Constraint Engine (System-Agnostic)

The engine and the core calculus are the same surface: define what well‑formed looks like and only valid steps exist. Grammar + typing = one contract. A rule simply licenses a next move and anything unlicensed is unrepresentable.

Sketch (rule shape)

Production:
  NonTerminal(rule) ::= parts[b] ...
Typing:
  premise_1, ..., premise_k
  ------------------------ (rule)
  judgment

Premise forms (closed):
  Γ[...] ⊢ e : τ         # typing
  x ∈ Γ                 # context membership
  τ₁ = τ₂               # convertibility / equality
  predicate(args)       # side condition (fresh, occurs_check, ...)

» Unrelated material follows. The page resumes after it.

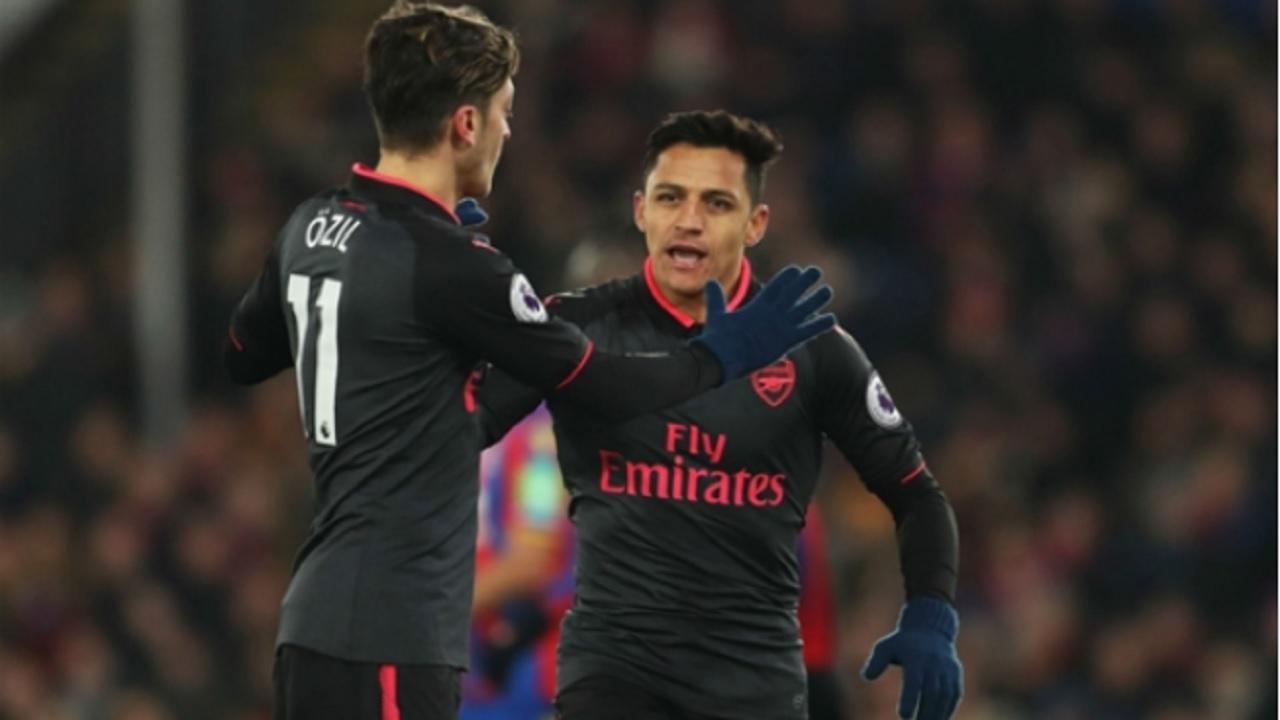 Arsenal stars Mesut Ozil and Alexis Sanchez.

Minimal ingredients: a binding pattern, one inference line, premises from the four shapes, and an equality notion (plus optional fast predicates).

Meta‑typing (how we stay system‑agnostic):

  • Two levels: object level (terms / proofs) and meta level (the rule file). The rule file itself is parsed and checked before being admitted; rules are data.
  • Each rule undergoes a meta pass: (1) binding hygiene / scope sanity, (2) premise shape validation (only four primitive premise forms), (3) well‑scoped metas resolved or flagged, (4) side predicates whitelisted & sandboxed.
  • Equality / conversion is a pluggable module (β / δ / η / custom normalizers) declared in the rule file header; the engine never hard‑codes a calculus.
  • Adding features = supplying new constructor symbols + rules that relate them. If the meta checker accepts the file, the engine can generate with them without code changes.
  • Reflection boundary: the system never executes object rules at meta time; it simulates them structurally to guarantee they cannot smuggle imperative effects (soundness guard).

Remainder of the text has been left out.